(Scene-based spatial questions)

(begin)

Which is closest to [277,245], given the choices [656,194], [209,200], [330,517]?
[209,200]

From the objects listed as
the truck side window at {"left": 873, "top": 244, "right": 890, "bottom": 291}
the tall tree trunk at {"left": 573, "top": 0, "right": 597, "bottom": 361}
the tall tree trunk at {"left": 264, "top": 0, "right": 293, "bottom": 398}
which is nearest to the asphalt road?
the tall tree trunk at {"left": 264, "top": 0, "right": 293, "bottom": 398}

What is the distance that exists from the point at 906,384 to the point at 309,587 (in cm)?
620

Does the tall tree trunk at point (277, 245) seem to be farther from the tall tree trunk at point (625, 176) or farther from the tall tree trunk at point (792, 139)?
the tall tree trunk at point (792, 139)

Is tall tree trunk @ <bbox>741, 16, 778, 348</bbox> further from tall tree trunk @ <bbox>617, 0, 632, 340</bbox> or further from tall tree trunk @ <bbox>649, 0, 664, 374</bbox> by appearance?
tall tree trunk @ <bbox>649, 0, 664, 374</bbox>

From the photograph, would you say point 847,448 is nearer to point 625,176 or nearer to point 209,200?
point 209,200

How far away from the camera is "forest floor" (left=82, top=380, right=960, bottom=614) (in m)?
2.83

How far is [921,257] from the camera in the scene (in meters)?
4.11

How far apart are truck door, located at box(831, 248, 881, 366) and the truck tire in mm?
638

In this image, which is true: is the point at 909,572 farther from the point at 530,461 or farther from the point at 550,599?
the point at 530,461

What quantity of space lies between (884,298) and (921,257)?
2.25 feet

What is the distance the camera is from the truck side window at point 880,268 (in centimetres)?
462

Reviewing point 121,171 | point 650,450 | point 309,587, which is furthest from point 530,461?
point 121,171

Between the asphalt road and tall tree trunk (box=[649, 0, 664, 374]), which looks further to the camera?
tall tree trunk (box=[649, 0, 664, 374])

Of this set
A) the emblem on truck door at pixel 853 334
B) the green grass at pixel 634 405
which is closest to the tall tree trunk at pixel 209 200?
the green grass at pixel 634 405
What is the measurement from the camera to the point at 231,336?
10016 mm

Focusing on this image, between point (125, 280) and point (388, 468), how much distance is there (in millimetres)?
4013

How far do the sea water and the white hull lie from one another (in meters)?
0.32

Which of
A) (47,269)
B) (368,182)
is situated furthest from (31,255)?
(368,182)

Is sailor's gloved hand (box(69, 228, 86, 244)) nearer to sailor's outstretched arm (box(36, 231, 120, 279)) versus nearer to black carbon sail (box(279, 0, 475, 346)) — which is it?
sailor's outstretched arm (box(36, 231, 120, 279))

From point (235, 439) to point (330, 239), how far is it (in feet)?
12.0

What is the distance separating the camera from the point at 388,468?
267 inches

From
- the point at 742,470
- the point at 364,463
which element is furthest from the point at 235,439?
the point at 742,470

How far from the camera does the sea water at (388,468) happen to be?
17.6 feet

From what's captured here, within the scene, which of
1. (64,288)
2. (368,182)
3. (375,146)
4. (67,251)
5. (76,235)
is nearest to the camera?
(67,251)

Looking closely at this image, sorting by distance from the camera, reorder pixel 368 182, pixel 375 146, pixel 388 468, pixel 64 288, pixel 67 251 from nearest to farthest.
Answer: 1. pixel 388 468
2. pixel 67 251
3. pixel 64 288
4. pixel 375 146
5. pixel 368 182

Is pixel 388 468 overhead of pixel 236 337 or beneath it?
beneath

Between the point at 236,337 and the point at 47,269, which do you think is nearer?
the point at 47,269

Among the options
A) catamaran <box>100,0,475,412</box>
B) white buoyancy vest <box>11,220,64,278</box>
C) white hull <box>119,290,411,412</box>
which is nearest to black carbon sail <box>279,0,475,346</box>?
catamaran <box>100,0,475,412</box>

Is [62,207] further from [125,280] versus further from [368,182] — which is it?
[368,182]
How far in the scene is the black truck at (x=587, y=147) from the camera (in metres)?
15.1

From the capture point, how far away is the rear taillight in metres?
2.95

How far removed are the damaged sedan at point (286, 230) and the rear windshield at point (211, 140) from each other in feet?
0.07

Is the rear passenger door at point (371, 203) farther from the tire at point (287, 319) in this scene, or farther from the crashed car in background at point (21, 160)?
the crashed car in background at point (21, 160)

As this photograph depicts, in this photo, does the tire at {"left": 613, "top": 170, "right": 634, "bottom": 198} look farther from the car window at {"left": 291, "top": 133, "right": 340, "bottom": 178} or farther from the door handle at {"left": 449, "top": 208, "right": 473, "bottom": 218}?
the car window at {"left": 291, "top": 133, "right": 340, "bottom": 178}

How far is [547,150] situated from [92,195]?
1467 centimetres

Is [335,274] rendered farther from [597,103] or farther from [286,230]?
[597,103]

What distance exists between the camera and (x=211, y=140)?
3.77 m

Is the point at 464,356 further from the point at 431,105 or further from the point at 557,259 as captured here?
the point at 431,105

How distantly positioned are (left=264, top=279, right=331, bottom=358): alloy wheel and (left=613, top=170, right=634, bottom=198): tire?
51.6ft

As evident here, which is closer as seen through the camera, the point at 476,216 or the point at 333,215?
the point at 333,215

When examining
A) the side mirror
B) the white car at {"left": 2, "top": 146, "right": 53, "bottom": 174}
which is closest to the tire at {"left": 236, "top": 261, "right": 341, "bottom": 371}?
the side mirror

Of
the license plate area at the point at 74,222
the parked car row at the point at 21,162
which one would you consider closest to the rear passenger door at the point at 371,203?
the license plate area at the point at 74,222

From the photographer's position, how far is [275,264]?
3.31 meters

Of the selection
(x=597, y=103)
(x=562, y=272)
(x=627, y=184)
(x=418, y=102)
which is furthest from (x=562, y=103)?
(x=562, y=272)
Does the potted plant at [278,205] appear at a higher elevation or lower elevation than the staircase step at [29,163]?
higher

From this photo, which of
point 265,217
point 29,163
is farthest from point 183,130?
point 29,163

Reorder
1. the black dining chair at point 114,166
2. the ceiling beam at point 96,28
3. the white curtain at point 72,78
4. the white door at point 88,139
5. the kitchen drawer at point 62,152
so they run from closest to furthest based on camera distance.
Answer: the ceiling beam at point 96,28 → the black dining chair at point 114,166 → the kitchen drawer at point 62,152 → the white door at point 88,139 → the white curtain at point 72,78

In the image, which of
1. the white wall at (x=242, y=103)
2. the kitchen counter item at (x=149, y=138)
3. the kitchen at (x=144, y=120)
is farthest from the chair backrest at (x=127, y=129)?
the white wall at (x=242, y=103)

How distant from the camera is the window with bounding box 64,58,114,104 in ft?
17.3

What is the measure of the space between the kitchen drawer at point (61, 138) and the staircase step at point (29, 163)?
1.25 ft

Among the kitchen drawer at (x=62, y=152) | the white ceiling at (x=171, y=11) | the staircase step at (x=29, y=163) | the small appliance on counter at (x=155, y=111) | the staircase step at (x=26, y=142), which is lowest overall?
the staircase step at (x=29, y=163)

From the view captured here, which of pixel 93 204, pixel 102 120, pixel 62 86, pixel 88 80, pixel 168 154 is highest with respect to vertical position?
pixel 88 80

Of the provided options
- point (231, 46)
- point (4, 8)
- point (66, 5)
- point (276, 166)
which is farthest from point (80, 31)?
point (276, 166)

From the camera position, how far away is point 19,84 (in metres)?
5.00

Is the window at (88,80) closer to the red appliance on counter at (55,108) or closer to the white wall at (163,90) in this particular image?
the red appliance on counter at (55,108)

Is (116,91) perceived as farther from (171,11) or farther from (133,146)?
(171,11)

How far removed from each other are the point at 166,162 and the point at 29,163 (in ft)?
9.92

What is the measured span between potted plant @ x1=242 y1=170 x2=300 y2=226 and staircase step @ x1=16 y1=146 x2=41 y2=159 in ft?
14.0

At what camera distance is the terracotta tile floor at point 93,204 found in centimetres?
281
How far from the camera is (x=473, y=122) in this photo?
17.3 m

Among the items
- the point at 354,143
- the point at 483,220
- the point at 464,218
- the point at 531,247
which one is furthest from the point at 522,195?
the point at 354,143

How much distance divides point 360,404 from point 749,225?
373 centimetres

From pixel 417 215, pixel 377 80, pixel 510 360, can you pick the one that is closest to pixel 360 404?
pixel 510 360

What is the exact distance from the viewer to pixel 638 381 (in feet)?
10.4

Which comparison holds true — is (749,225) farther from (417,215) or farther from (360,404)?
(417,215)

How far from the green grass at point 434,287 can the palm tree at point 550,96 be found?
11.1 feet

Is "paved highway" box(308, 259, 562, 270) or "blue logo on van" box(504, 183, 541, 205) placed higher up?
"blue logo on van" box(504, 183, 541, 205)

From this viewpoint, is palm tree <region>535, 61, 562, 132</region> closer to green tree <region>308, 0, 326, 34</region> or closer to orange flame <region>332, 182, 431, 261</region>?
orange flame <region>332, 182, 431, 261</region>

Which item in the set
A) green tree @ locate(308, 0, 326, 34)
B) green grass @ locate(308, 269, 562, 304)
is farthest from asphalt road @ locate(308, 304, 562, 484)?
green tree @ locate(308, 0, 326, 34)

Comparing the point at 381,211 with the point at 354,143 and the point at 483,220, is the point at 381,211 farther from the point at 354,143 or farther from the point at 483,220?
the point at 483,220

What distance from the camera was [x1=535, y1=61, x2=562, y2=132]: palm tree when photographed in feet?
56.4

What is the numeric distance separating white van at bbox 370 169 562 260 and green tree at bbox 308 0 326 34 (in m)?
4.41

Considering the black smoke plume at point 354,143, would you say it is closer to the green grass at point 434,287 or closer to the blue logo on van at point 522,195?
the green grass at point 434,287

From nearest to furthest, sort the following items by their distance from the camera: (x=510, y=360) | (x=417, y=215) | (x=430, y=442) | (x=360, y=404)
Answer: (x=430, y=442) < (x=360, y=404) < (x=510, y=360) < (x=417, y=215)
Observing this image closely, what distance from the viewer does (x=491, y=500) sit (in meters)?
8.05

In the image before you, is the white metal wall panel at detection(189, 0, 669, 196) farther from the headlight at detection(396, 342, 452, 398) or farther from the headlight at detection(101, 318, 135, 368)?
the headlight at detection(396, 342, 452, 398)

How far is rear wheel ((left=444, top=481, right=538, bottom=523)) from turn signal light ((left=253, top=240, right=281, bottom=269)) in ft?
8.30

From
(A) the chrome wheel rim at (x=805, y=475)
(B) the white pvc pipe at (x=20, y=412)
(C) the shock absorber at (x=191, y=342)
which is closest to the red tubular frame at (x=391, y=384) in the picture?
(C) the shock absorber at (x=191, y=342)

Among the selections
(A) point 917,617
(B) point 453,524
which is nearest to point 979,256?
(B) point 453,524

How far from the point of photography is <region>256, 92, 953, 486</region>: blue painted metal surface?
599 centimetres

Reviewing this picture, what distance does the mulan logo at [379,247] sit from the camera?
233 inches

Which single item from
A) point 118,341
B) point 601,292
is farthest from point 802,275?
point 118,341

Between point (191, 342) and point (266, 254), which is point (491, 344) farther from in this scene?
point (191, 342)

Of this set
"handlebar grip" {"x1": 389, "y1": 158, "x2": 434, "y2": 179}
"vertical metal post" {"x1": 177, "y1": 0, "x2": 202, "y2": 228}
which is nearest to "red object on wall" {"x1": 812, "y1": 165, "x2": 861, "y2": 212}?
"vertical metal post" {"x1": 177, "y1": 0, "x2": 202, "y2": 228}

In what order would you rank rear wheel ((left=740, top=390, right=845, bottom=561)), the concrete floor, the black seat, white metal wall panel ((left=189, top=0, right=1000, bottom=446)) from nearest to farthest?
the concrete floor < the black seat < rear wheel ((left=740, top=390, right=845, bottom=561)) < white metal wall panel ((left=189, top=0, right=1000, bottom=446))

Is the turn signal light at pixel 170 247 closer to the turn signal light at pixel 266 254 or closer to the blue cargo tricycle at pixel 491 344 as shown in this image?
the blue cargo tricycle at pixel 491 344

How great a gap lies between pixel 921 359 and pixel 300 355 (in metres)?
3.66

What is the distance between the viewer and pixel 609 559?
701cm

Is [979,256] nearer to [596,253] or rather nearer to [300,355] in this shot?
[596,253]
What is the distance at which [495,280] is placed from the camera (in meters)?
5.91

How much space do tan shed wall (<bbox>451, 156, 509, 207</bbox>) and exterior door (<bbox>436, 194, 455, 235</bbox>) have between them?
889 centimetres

(end)

PROBLEM REQUIREMENTS: Rewrite the listing from the line with "Is [979,256] nearer" through the end, changing "tan shed wall" to "beige shed wall" and leaving everything else as it is. Give only those lines.

RESULT BELOW:
Is [979,256] nearer to [596,253] or rather nearer to [300,355] in this shot?
[596,253]
What is the distance at which [495,280] is placed from the camera (in meters)?
5.91

How much space do beige shed wall (<bbox>451, 156, 509, 207</bbox>) and exterior door (<bbox>436, 194, 455, 235</bbox>) have between them?
889 centimetres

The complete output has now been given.